§ EXERCICE 1
Dans la liste, reprenez tout depuis la ligne qui contient « Taking a look » jusqu'à la ligne qui contient « 527 millimetres », en remplaçant « photo » par « image » et sans rien changer d'autre.

§ EXTRAIT À LIRE
****************
Non. Là, ce sont les réseaux sociaux et un hashtag #NésousX qui réunit des milliers de personnes à la recherche de leur mère. J’ai été complètement happée par ça. Et j’ai choisi Sylvian car il faisait des vidéos comiques décalées – qu’on ne voit pas dans le film – avec un mélange de gravité et d’insouciance où on pouvait percevoir une faille, cette pièce du puzzle manquante comme il le dit si bien lui-même. Je l’ai contacté via Facebook, on s’est rencontrés et c’est ainsi que tout a commencé avec lui.

Quel était le mot d’ordre qui a guidé vos différents tournages ?

Être au service de ceux qui avaient accepté de se confier à moi. J’avais noté sur un énorme agenda tous les rendez-vous possibles avec chacun en fonction des informations qu’ils m’avaient communiquées, notamment pour les deux couples et le suivi de leurs demandes d’adoption. Comme des calendriers de leurs vies. C’était évidemment un casse-tête car il fallait être prête à bondir à chaque instant. Un exercice d’immédiateté passionnant à vivre, dans un état de dépendance assumée à eux. Tourner ainsi vous réapprend les bases du métier et vous remet à votre place, surtout quand on fait aussi de la fiction où l’on est très entouré. Ici, nous étions seulement – et volontairement – trois en tout.

On sent dans votre réalisation une volonté de plonger dans l’intimité des personnes que vous filmez. Comment vous y êtes-vous employée avec votre directeur de la photo Hugues Poulain ?

J’ai tout de suite su que je ne cadrerais pas moi-même car je voulais vraiment faire un film de cinéma et que je n’aurais jamais eu cette capacité-là. À partir de ce moment, j’ai voulu à chaque fois un cœur à cœur avec ceux que je filmais… mais sans que cela passe par moi. Je refusais de parasiter l’émotion en injectant mon propre ressenti. C’est pour cela que je savais dès le départ que ce documentaire n’aurait pas de voix off. C’est pour ça aussi, et surtout, que la caméra va souvent si près d’eux. Car à cette distance, on ne peut pas tricher. Je ne mets rien en scène, je capte et je transmets directement.

À quel moment savez-vous que le tournage est terminé ?
****************
§ EXERCICE 2
Indiquez si chacune des affirmations suivantes est conforme à l'extrait, en répondant par oui ou par non et en citant les mots de l'extrait qui le justifient : (a) le premier contact avec Sylvian s'est fait par Facebook ; (b) le documentaire comporte une voix off ; (c) l'équipe de tournage comptait trois personnes.

Données de relations spatiales
****************
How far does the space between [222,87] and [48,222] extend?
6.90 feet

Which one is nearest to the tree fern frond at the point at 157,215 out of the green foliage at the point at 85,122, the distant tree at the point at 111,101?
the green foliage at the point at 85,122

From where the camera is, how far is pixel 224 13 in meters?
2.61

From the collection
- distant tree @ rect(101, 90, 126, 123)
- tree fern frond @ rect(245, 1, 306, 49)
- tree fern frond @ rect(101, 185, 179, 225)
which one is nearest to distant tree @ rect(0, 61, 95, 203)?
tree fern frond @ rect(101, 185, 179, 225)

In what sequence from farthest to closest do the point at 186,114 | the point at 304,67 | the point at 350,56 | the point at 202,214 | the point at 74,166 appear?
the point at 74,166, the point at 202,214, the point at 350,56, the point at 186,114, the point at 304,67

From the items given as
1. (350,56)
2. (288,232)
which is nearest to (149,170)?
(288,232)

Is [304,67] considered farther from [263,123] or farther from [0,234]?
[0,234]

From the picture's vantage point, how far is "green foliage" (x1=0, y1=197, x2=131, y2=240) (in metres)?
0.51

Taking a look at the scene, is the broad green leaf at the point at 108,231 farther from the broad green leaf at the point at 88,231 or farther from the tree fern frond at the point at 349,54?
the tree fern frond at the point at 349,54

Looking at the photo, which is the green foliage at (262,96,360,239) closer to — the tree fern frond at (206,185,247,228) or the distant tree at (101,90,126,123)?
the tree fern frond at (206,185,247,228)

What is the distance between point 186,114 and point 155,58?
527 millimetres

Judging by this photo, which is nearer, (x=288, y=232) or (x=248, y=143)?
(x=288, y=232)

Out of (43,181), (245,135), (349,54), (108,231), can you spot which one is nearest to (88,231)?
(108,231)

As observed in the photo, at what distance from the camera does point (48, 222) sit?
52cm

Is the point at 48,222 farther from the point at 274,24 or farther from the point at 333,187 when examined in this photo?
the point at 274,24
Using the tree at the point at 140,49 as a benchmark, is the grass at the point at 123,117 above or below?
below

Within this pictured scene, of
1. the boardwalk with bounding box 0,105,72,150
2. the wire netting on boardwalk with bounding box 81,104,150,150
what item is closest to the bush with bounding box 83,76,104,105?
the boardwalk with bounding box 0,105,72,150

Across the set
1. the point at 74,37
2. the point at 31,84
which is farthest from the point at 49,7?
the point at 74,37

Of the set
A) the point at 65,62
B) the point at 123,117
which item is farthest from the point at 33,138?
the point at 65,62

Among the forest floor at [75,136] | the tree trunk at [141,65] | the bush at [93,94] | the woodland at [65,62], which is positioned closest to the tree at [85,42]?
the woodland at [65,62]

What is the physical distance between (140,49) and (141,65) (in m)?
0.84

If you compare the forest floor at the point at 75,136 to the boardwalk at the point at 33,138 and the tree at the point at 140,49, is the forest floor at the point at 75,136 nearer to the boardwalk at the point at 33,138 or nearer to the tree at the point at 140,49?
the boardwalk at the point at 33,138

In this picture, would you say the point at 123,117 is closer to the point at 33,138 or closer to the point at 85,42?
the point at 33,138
****************
§ RÉPONSE COMPLÈTE 1
Taking a look at the scene, is the broad green leaf at the point at 108,231 farther from the broad green leaf at the point at 88,231 or farther from the tree fern frond at the point at 349,54?
the tree fern frond at the point at 349,54

Looking at the image, which is the green foliage at (262,96,360,239) closer to — the tree fern frond at (206,185,247,228) or the distant tree at (101,90,126,123)?
the tree fern frond at (206,185,247,228)

What is the distance between point 186,114 and point 155,58?
527 millimetres

§ RÉPONSE COMPLÈTE 2
(a) Oui : « Je l’ai contacté via Facebook ».
(b) Non : « ce documentaire n’aurait pas de voix off ».
(c) Oui : « nous étions seulement – et volontairement – trois en tout ».